New York, halt assisted suicide — the ‘death cult' won't stop with the terminally ill
New York is poised to join an unholy alliance of US states that let doctors help people kill themselves.
It's done under the guise of humanitarian empathy, but in practice it merely cheapens and devalues life.
Advocates say that enabling a speedy death is a kindness for those in pain. They claim it'll only be employed in the most devastating of circumstances, where a terminally ill patient has just a short time to live and wishes to 'die with dignity.'
These are the same people who want us to kill our babies if they're inconvenient and sterilize our children to placate an adult fantasy that they can swap their sex.
That's not humanitarianism, it's selfishness. And so is assisted death.
From 1998 to 2020, more than 5,300 Americans died by assisted suicide in Oregon, Washington, DC and Hawaii, three places where it was then legal.
A 2022 study found that 95% of them were white, mostly college-educated.
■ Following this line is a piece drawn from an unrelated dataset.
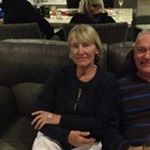Profile Picture of Theresa Patterson (@theresa.mpatterson) on Instagram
Almost all, 85%, had cancer or a neurological disease and were in hospice or palliative care.
That's the image the 81 New York Assembly members who voted last week to legalize what they euphemistically call 'Medical Aid in Dying' want you to believe.
Yet the experience of Canada paints a far more disturbing picture.
When Canada first legalized assisted death in 2016, it was strictly limited to the terminally ill — but that wasn't enough for the suicide advocates, who sued to stretch the rules.
Today, Canadians can request MAiD even when 'death is not reasonably foreseeable' — and nearly 50% of those requests come from the poor and the vulnerable.
The totals are startling: 10,000 Canadians died by assisted suicide in 2021 alone — the same year the program was opened to those with incurable, but not terminal illnesses. In 2022 the number rose to more than 13,000.
One of them, a 51-year-old woman called 'Sophia' in a 2024 report from the Ontario Coroner's Office, chose to die because her chemical sensitivities made life in her apartment unbearable.
'The government sees me as expendable trash, a complainer, useless and a pain in the ass,' Sophia said.
An Ontario psychiatrist offered death to a man diagnosed with inflammatory bowel disease who had a history of mental illness and drug use.
'You should do the right thing and consider MAiD,' a nurse told Heather Hancock of Alberta, who has cerebral palsy. 'You're being selfish. You're not living, you're merely existing.'
The British Columbia oncologist who diagnosed Allison Ducluzeau's abdominal cancer in 2023 offered her death — but refused to authorize surgery or chemotherapy through Canada's single-payer health-care system. She paid for out-of-pocket treatment in the US, and lived.
In Quebec, doctors can issue 'advance directives' for dementia patients so they can essentially be euthanized.
Now the Dignity with Dying advocacy group wants Canada's program extended to terminally ill 'mature minors' under age 18.
By 2027, Canada's mentally ill will become eligible to end their suffering by assisted suicide for that reason alone.
Canada's government gone so far as to create a coloring book for children to help adults explain that they're going to kill themselves.
It's a death cult, plain and simple.
Assisted suicide is the worst idea since child sacrifice. Sacrifice is exactly what it is.
We don't want to comfort our sick or pay for their care. We don't want to look in their faces and acknowledge what death is.
We're so afraid of confronting the end of life that we want to hasten it as it approaches.
Yet the consciousness of death is part of what makes us human. Tending to our dying is an honor — one we were deprived of, and agonized about, during COVID.
There's nothing humane about turning our healers into merchants of death, or in giving sick people the idea that killing themselves is their best and noblest option.
New York voters must realize that MAiD for the terminally ill is just where it starts.
Vermont's law mandated that only state residents could obtain assisted suicide — but in 2023, a Connecticut woman sued and won the right to end her life there. Oregon, too, has abandoned its residency requirement.
Just as Canada started with strict limits, whatever boundaries Albany may erect will surely lapse.
Each of us gets our short time on Earth with hope for connection to each other, to ourselves, to the universal great beyond in which every culture in some form or another believes.
The truth is, no matter what our challenges, we must face every day we're given with as much strength, courage, love and kindness as we can muster.
Life is not optional. It is not for us to determine how long our lives get to be, or how short.
California, Maine, Colorado, Hawaii, Montana, New Jersey, New Mexico, Oregon, Vermont, Washington, DC and Washington state have fallen for legislation that rejoices in a culture of death.
Don't let New York be next.
Libby Emmons is the editor-in-chief at the Post Millennial.